NU Online News Service, Dec. 15, 12:00 p.m. EST
The property and casualty insurance industry got hit hard with losses in 2011, but the prospect of a return to underwriting discipline and improved earnings in 2012 leads Fitch Rating Service to give the industry a stable outlook.
In a report on the industry released yesterday, Fitch says that unusually high catastrophe-loss experience for the 2011 first half, along with Hurricane Irene later in the year, led to the highest loss experience since 2005, the year of Hurricanes Katrina, Rita and Wilma.
This will lead to an industry combined ratio of 108 for 2011 (compared to 102.5 in 2010) that includes $14 billion in catastrophe losses from tornado events in the spring, which the Insurance Information Institute calls the fifth-costliest catastrophe event in U.S. history.
Other 2011 events that hit reinsurers hard include the March 11 Japan earthquake and tsunami, with insured losses estimated at over $30 billion, and the February New Zealand earthquake, with an estimated $10 billion in insured losses, along with a series of flood events in Australia and Thailand.

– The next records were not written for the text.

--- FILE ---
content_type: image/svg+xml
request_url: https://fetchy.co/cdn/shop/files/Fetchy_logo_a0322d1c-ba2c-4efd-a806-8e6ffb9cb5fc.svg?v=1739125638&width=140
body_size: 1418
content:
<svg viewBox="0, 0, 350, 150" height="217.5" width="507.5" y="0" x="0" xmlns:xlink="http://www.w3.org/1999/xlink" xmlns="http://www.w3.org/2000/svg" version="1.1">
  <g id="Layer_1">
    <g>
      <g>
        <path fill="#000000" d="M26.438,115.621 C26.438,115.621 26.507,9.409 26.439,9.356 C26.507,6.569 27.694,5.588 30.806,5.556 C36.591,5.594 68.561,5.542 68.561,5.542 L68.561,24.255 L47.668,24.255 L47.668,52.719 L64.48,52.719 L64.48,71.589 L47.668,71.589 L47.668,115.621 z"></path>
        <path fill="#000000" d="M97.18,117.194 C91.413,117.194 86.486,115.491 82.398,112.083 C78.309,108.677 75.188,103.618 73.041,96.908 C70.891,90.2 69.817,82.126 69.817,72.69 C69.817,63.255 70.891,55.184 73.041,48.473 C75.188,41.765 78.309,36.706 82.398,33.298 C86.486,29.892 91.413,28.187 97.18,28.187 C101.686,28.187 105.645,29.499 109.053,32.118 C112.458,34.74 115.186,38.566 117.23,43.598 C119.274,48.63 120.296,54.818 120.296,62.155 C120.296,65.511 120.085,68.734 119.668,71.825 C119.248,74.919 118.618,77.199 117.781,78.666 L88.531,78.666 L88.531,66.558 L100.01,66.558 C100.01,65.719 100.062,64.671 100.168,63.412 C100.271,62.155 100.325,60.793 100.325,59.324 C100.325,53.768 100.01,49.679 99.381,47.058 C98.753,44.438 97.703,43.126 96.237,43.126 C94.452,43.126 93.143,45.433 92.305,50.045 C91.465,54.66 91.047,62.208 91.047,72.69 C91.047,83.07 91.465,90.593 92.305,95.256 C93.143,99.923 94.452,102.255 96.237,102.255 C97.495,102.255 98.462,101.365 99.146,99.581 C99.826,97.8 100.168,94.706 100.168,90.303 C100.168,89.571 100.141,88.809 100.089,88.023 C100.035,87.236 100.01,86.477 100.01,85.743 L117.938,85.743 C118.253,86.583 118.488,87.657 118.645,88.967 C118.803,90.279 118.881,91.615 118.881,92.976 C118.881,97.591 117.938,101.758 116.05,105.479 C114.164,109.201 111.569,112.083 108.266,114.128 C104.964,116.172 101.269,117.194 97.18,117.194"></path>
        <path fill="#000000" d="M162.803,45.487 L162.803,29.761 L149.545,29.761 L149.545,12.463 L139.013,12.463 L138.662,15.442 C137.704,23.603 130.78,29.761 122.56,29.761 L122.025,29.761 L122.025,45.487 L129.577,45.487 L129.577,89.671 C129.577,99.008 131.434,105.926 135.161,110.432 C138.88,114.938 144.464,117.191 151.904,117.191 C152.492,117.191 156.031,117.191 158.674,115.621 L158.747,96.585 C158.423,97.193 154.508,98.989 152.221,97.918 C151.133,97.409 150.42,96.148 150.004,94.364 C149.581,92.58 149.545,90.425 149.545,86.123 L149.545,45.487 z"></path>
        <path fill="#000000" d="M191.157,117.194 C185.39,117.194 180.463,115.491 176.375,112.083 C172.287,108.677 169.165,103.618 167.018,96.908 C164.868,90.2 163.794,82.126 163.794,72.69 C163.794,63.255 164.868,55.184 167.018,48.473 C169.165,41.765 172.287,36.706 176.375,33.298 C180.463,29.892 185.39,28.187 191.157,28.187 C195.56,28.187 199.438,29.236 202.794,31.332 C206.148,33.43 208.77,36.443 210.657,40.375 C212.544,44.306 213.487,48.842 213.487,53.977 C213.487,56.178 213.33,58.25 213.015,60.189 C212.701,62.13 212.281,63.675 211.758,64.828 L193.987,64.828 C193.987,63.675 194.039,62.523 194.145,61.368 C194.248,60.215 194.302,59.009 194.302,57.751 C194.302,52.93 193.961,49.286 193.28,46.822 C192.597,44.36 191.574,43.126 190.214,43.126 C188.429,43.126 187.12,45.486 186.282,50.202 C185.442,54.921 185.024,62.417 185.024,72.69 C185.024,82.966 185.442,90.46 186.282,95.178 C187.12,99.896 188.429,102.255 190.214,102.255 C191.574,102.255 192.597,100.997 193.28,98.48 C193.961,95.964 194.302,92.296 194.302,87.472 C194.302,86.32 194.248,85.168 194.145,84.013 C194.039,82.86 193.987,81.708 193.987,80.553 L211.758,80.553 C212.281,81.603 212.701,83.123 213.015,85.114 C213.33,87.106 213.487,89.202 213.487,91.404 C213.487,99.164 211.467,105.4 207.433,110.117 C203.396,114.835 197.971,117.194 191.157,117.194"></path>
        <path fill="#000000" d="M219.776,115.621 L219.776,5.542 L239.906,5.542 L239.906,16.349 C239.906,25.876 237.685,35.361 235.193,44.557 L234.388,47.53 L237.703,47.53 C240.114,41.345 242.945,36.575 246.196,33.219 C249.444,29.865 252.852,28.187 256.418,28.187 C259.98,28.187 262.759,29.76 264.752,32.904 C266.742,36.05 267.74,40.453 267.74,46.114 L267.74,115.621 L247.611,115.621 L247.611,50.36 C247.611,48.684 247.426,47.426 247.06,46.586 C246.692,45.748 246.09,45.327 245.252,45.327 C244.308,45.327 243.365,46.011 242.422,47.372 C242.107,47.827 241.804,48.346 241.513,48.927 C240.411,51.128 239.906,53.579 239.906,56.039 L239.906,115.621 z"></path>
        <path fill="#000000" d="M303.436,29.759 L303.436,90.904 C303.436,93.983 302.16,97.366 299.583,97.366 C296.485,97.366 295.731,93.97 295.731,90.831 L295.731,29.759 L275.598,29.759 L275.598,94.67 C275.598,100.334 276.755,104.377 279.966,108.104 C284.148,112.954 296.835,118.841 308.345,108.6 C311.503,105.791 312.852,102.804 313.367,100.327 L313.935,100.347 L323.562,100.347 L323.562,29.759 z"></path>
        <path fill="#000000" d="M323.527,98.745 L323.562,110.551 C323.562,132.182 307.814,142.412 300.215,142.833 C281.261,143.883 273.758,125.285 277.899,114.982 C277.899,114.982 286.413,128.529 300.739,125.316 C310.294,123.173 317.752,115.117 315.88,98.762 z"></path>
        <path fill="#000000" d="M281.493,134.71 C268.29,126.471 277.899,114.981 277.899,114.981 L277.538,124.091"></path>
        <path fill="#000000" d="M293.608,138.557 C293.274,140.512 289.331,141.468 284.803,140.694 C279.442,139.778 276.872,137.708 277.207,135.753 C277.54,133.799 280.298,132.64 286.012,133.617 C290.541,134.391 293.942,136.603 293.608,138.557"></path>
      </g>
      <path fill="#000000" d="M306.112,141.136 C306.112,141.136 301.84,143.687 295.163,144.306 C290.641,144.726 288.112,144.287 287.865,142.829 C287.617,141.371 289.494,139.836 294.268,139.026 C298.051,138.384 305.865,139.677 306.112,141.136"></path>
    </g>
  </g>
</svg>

The result of these events will be double-digit increases on property-catastrophe reinsurance risks, Fitch says, which will add to the 5 to 15 percent increases in 2011.
The losses point to “positive premium rate movements” that is “in the early stages,” says Fitch.
In 2012, reduced losses and healthier premium growth could produce a return on surplus on 5.4 percent compared to 2.7 percent in 2011.
However, Fitch warns that “shock events” such as a large catastrophe loss or decline in investments that leads to a reduction in capital and affects the ability to absorb large losses “could lead to a shift in rating outlook to negative.”
Fitch notes that commercial lines are more vulnerable to a negative outlook than personal lines because of recent pricing trends where personal lines are experiencing increases.
Commercial-line rates are described as “firmly inadequate” by Fitch in relation to accident-year losses, however, “the extent of capital destruction required to shift market behavior toward the next hard market is unclear.”
During a conference call today, James Auden, managing director for property and casualty insurance for Fitch, says the question remains if the pricing momentum will be sustainable in the future “and return to the level of underwriting profitability achieved in the mid-2000s.”
He says economic factors and price competition between carriers have the greatest influence on the P&C market cycle. The industry's capital level remains strong, and the industry is not experiencing a withdrawal of capacity that would come from any significant mergers and acquisitions or insolvencies.
“As such, Fitch's expectation is that the market will gain some near-term benefit from rate increases, but a return to a true hard market is less likely,” says Auden.
In this environment, he says the industry is expected to produce mid-single digit returns on capital for the next few years.